OSMO Inference Workflows
Run trained policy inference through NVIDIA OSMO workflows on GPU-accelerated Kubernetes clusters. OSMO supports Isaac Lab and LeRobot frameworks with configurable checkpoint sources and automated resource scheduling.
📋 Prerequisites
| Tool | Version | Purpose |
|---|---|---|
| OSMO CLI | Latest | Workflow submission and monitoring |
| Azure CLI | 2.65+ | Azure authentication |
| kubectl | 1.28+ | Cluster access |
| Helm | 3.14+ | Chart management |
🚀 Quick Start
Submit an Isaac Lab inference workflow:
osmo workflow submit \
--file workflows/osmo/infer.yaml \
--set checkpoint_uri=runs:/<run-id>/model \
--set task=Isaac-Cartpole-v0
⚖️ Workflow Comparison
| Feature | Isaac Lab | LeRobot |
|---|---|---|
| Config file | infer.yaml | lerobot-infer.yaml |
| Checkpoint format | ONNX, TorchScript | PyTorch (.pt) |
| Task specification | --task (Isaac Gym env) | --policy-type (model arch) |
| Video recording | --video-length | --record-video |
| Evaluation | --num-envs, --max-steps | --eval-episodes, --eval-batch-size |
🔬 Isaac Lab Inference
Checkpoint URI Formats
| Format | Example | Use Case |
|---|---|---|
| MLflow run | runs:/<run-id>/model | Direct from training |
| MLflow model | models:/<name>/<version> | Model registry |
| Azure Blob | https://<account>.blob.core.windows.net/... | External storage |
| HTTP(S) | https://<url>/model.onnx | Public endpoints |
Supported Model Formats
| Format | Extension | Frameworks |
|---|---|---|
| ONNX | .onnx | Isaac Lab |
| TorchScript | .pt | Isaac Lab, LeRobot |
| Both | .onnx + .pt | Full compatibility |
Isaac Lab CLI Parameters
| Parameter | Required | Default | Description |
|---|---|---|---|
-c, --checkpoint-uri | Yes | — | Checkpoint location URI |
--task | No | from workflow | Isaac Gym environment name |
--format | No | onnx | Model format |
--num-envs | No | 1 | Parallel environments |
--max-steps | No | 1000 | Maximum simulation steps |
--video-length | No | 200 | Video recording frames |
Locating Checkpoints
osmo workflow list
osmo workflow logs <workflow-id> | grep "checkpoint"

■ Task requirements ■
Can you give the OSMO inference workflows page again, starting with "OSMO Inference Workflows" and going on through "automated resource scheduling.", with "Kubernetes" swapped for "K8s"?

■ Extracted material ■
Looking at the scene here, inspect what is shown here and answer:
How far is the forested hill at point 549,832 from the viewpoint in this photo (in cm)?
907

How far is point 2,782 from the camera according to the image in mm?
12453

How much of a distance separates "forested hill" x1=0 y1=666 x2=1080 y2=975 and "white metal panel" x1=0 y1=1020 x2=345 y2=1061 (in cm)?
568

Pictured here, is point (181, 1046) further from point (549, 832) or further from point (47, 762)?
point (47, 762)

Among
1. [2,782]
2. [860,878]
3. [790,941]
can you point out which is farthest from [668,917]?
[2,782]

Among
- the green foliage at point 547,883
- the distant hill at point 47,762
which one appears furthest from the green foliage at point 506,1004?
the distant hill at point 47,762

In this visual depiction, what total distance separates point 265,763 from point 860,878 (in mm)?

■ Solution to this task ■
OSMO Inference Workflows
Run trained policy inference through NVIDIA OSMO workflows on GPU-accelerated K8s clusters. OSMO supports Isaac Lab and LeRobot frameworks with configurable checkpoint sources and automated resource scheduling.